Source data –
--------------------------------
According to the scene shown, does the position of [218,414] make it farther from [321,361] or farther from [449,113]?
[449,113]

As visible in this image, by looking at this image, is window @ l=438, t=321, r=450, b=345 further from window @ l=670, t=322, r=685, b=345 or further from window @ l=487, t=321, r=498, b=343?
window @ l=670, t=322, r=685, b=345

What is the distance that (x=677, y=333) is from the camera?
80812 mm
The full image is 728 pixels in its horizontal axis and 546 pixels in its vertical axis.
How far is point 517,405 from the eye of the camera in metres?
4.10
--------------------------------
The task – Output the records above as a two-column CSV with the header request,answer and one row per record. Put each request's text and its answer in a single quoted field, replacing any line breaks with spaces.

Output for this exercise –
request,answer
"According to the scene shown, does the position of [218,414] make it farther from [321,361] or farther from [449,113]?","[449,113]"
"As visible in this image, by looking at this image, is window @ l=438, t=321, r=450, b=345 further from window @ l=670, t=322, r=685, b=345 or further from window @ l=487, t=321, r=498, b=343?","window @ l=670, t=322, r=685, b=345"
"What is the distance that (x=677, y=333) is from the camera?","80812 mm"
"The full image is 728 pixels in its horizontal axis and 546 pixels in its vertical axis. How far is point 517,405 from the eye of the camera in metres?","4.10"